Step 1: Establish a Clear Data Governance Framework

The first step in opening up data from ERP and PLM systems is to establish a robust data governance framework. This framework should define who can access the data, how it can be used, and the security measures that will protect it. Data governance ensures that data is consistent, trustworthy, and doesn’t violate any privacy regulations.

The foundation of this framework is defining attribute sets, data schemes, product models and ontologies to support them.

Step 2: Implement Data Integration Tools

Integrating data from ERP and PLM systems can be challenging due to differences in data formats and structures. Implementing modern data integration tools can help. These tools can automate the extraction, transformation, and retrieving data, ensuring that data flows seamlessly between systems without losing its integrity.

Step 3: Create a Unified Data Model

To effectively analyze and utilize the data from ERP and PLM systems, creating a unified data model is essential. This is a place where we are now. This model will serve as a blueprint for how data from disparate systems can be combined and analyzed to provide meaningful insights. There are different approaches that used in the past to build a “unified models”. Some companies built product models using industry standard frameworks and some others embarked on proprietary tools (eg. PLM platforms).

What I can see a very promising approach is to lower the common data modeling denominator from industry specific to technological enabler and at the same time, keep the high level of flexibility and openness. I spoke about it in my article about graph based product models.

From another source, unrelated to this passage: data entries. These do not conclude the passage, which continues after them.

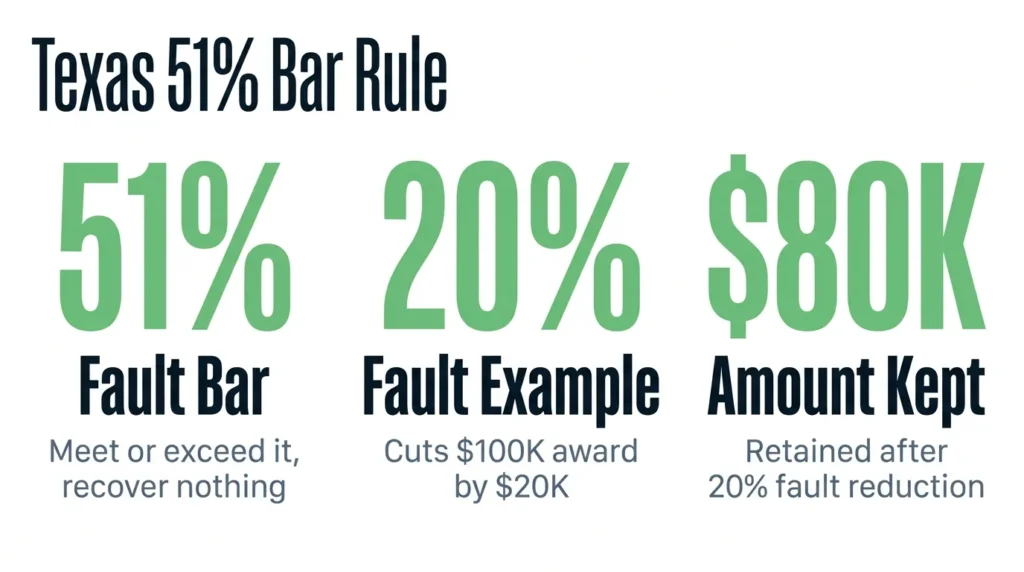 Texas 51% Bar Rule

51%

Fault Bar

Meet or exceed it, recover nothing

20%

Fault Example

Cuts $100K award by $20K

$80K

Amount Kept

Retained after 20% fault reduction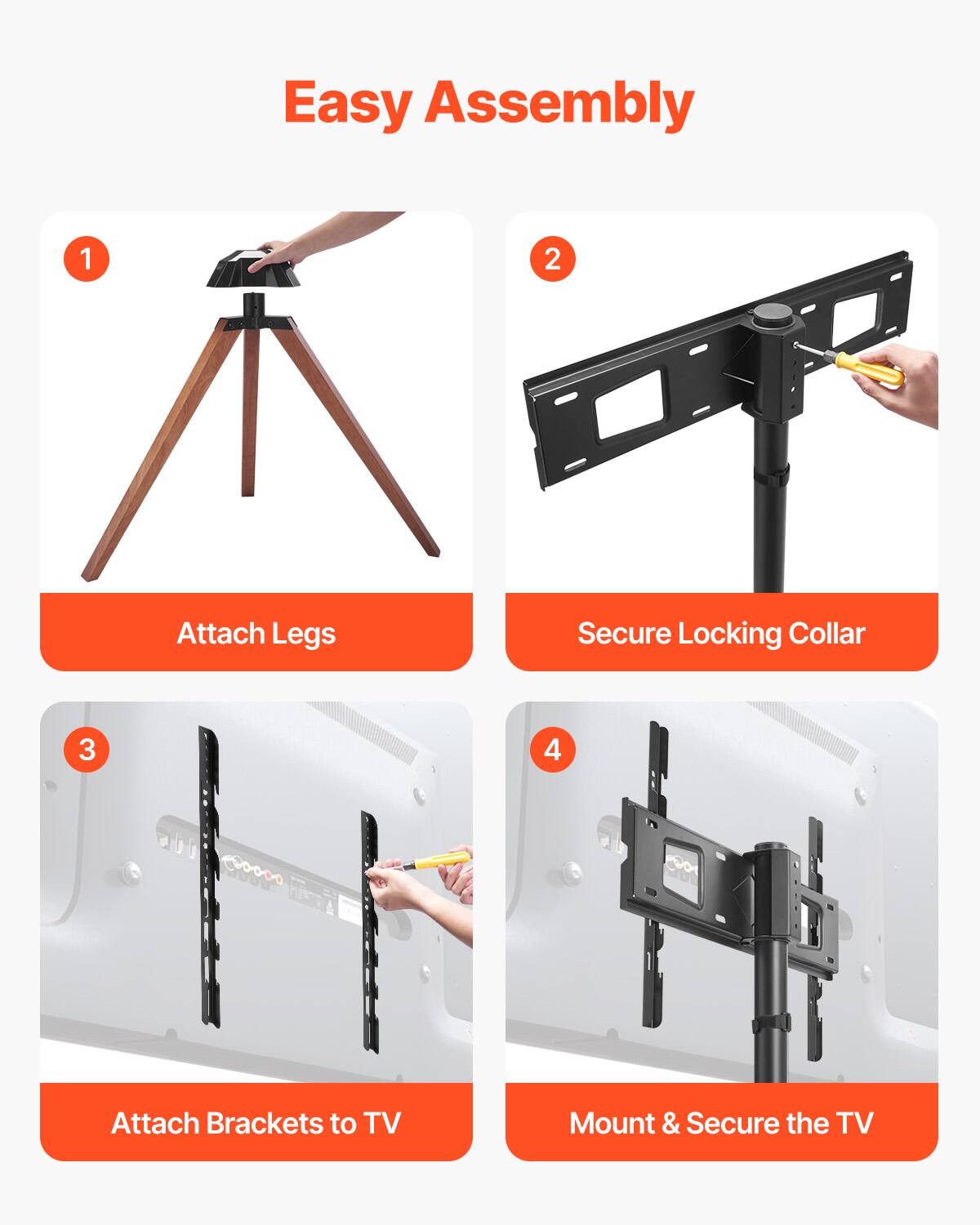 Easy Assembly

1

Attach Legs

2

Secure Locking Collar

3

Attach Brackets to TV

4

Mount & Secure the TV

Step 4: Leverage Advanced Analytics and AI

With a graph based data model in place, manufacturers can apply advanced analytics and artificial intelligence (AI) to this integrated data. These technologies can forecast trends, optimize workflows, and enhance decision-making. For example, AI can be used to predict machine failures before they occur, significantly reducing downtime and maintenance costs. It is a very interesting trend and I expect to see more examples of this in the near future.

Step 5: Foster a Culture of Continuous Improvement

It is important to keep the process of improvement. The outcome of opening PLM and ERP data is not a single moment event, but an ongoing process that requires continuous monitoring and improvement. It’s crucial to foster a culture where continuous improvement is a key goal. Regularly updating systems, training staff, and adopting new technologies are all essential for maintaining the efficacy of your data integration strategies.

Start with “Why”

It came in many recent discussion that “start with why” is an important business topic. While integrating data can have a specific technological and product outcome, we should remember and built a model for business to leverage this outcome. The benefits of integrating and opening data from ERP and PLM systems are manifold:

  • Enhanced Collaboration: Seamless data flow between departments can lead to better collaboration and innovation.
  • Increased Efficiency: Automated data flows reduce manual entry errors and free up employee time for more strategic tasks.
  • Improved Decision Making: Real-time data provides a comprehensive view of the manufacturing process, enabling more informed decision-making.
  • Scalability: With integrated systems, scaling your business operations becomes much easier and more manageable.

What Is My Conclusion?

The future of manufacturing lies in the ability to effectively integrate and utilize data from all corners of the enterprise. Starting from two key systems such as PLM and ERP can put a critical foundation into this technology and process. Opening data from ERP and PLM systems to connect processes not only optimizes decision support but also prepares businesses to meet the challenges of the future with agility and confidence. By following these steps, manufacturers can ensure they are making the most out of their digital transformation efforts.

Just my thoughts…

Best, Oleg

Disclaimer: I’m co-founder and CEO of OpenBOM developing a digital-thread platform with cloud-native PDM & PLM capabilities to manage product data lifecycle and connect manufacturers, construction companies, and their supply chain networks. My opinion can be unintentionally biased.